Yesterday, starting with a nice parable produced by Frederick Bastiat, I talked a bit about capital and interest and why those who own capital–the means of production (not money; money is just something that can be traded for capital).–are entirely deserving of being compensated for making that capital available to others to use and that the compensation is based on what capital is made available not how much a particular person has. A particular amount of capital rates so much compensation, whether that capital is owned by one person or split up between two, ten, or ten thousand. You can’t charge too much for the use of that capital (Whether it’s a plane, or a rolling mill, or a semiconductor fabrication facility) or people will produce their own rather than use yours and pay the compensation you demand.
Or that will be the case if there aren’t barriers to entry.
Let’s go back to James and his plane. James wants to charge more for his plane but he finds when he does so his customers, instead of paying his higher charges, say “no” and take the time to make their own planes. The revenue they lose for taking the time to make their own plane is less than James is charging. James either has to lower his prices or watch his customers go away.
Enter government to provide a third option.

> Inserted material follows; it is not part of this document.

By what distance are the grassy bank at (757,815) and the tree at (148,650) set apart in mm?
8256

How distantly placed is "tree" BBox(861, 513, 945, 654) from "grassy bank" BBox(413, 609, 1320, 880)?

James goes to the local Baron shows him his plane, explains how using that plane folk can make fine, splinter-free thrones for the Baron to sit upon and fine tables for his feast halls. But other people are making planes too. And, well, who knows what quality they are. Really, they should not be able to do that. And if those inferior planes were prohibited and only James were allowed to make planes, why James would be able to contributed, say 10% of the charge from renting out planes to the Baron’s feast fund.
The Baron’s stricture that only James shall be allowed to make and provide planes in the Barony is what we call a Barrier to Entry.
Barriers to Entry are anything that gets in the way of competition.
And you don’t need a complete ban to have a barrier to entry. If, for instance, James simply suggested that anyone making planes should complete a year long “plane building course” then anyone coming in would have to charge for their planes based on the cost to them of that year spent just completing the course. And James, already comfortably in the field, can charge that higher price confident that no one is going to undersell him.
Some barriers to entry are natural. If a particular field requires unusual skill or talent few people will be successful in it. The ability to hit a major league fastball is a pretty strong barrier to entry to playing major league baseball (and/or throw or field that major league fastball). This means players can charge pretty high salaries without fear of thousands of others who can do the same thing for less money.
Same principle if something requires a rare or difficult to access resource. Lack of that resource, or lack of access to it, is a barrier to entry.
This is how monopolies happen. There are only two ways you can have a monopoly. The first is that someone is so good at providing a good or service that they give better value than any potential competitors. The second is where barriers to entry are imposed artificially. And this second category is almost entirely the result of government regulation. It takes force to impose such a barrier. And the only organization that can lawfully (pretty much by definition) use force is government.
Government regulation serves as a barrier to entry and always either increases the cost of goods and services or creates a shortage.
Now let’s look at that first category of monopoly–where someone is so good that they can undersell all competitors and so the competitors go out of business. When that happens, people wring their hands and worry that once the competition is gone, the monopoly can then raise its prices without limit. However, in the absence of barriers to entry the moment they do that competitors can once again arise. They cannot raise their prices higher than that required to make competitors profitable.
So the question should not be “is there a monopoly” but rather “is the monopoly caused by artificially imposed barriers to entry.
From a strictly economic point of view, you want the fewest barriers to entry as possible. Ideally only natural ones and even those we would do well to mitigate.
Now, there are situations where its advisable, for reasons other than economic to distort things from the ideal “minimum barriers to entry–let everything sink or swim on its own” approach. But that’s a topic for another day.